Rifampicin induces CYP3A4 metabolism of ketoconazole, dramatically reducing ketoconazole levels. Ketoconazole inhibits rifampicin absorption. Bidirectional antagonism.
Management: Avoid combination — both drugs lose efficacy. Use alternative antifungal or alternative antimycobacterial.
Ketoconazole potently inhibits CYP3A4, increasing alprazolam levels 2-3 fold causing excessive prolonged sedation.
Management: Avoid or reduce alprazolam by 50-75%. Use lorazepam instead (glucuronidation pathway — not CYP-dependent).
Budesonide relies on CYP3A4-mediated first-pass metabolism for low systemic bioavailability. Ketoconazole inhibits CYP3A4, dramatically increasing systemic budesonide exposure (up to 6-fold), causing iatrogenic Cushing's syndrome.
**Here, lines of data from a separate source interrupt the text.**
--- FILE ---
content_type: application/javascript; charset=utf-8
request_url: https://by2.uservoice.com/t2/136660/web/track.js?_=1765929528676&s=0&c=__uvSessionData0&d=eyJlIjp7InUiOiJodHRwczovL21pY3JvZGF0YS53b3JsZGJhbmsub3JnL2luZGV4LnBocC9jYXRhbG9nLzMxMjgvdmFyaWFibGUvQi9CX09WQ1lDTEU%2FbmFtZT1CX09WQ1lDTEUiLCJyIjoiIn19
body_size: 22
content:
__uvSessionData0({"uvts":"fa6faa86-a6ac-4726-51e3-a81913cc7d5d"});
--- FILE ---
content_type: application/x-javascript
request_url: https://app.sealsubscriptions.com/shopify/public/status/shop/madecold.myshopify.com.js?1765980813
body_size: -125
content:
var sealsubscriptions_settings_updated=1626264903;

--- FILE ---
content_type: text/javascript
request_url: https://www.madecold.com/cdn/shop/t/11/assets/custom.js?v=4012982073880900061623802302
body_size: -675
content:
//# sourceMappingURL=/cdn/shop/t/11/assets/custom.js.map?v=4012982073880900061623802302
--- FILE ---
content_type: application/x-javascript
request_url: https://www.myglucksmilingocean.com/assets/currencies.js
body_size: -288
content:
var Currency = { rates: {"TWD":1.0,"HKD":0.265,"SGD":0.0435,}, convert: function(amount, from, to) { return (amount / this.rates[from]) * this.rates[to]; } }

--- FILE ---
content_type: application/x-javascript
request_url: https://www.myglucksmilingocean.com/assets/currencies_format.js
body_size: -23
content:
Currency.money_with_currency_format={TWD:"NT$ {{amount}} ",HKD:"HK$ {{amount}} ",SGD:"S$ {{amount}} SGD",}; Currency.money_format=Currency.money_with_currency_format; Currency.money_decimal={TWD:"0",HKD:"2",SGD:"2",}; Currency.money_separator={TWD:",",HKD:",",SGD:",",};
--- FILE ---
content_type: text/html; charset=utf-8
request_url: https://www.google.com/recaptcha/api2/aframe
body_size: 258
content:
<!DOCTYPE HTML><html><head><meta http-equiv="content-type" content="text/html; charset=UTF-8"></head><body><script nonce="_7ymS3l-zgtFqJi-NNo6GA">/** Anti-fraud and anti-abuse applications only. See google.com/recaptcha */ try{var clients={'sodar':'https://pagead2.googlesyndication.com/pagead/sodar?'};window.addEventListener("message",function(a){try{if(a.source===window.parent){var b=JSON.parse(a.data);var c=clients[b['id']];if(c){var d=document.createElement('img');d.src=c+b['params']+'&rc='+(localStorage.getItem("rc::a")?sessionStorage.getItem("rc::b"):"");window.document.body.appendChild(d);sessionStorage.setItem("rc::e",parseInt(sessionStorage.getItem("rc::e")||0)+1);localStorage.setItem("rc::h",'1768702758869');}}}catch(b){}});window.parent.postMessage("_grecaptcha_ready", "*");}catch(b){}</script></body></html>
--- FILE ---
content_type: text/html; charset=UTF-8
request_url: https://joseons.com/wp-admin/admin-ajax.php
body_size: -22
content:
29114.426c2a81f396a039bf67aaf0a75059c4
Management: Avoid combination. If concurrent antifungal needed with budesonide, use fluconazole (less CYP3A4 inhibition) or terbinafine.
Alfentanil is entirely CYP3A4 metabolized. Ketoconazole inhibits CYP3A4, dramatically increasing alfentanil levels and duration, causing prolonged respiratory depression.
Management: Reduce alfentanil dose by 50-75% if ketoconazole on board. Have ventilatory support ready. Monitor respiratory function closely.
Colchicine is a CYP3A4 and P-glycoprotein substrate. Ketoconazole inhibits both, causing colchicine accumulation and severe toxicity (myelosuppression, multi-organ failure).
Management: Avoid combination. If concurrent use unavoidable, reduce colchicine dose by 50-75% and monitor CBC closely.
Ketoconazole inhibits CYP3A4 metabolism of domperidone, increasing levels. Domperidone causes dose-dependent QT prolongation — elevated levels increase cardiac arrhythmia risk.
Management: Avoid combination. If prokinetic needed with ketoconazole, use metoclopramide (not CYP3A4 substrate).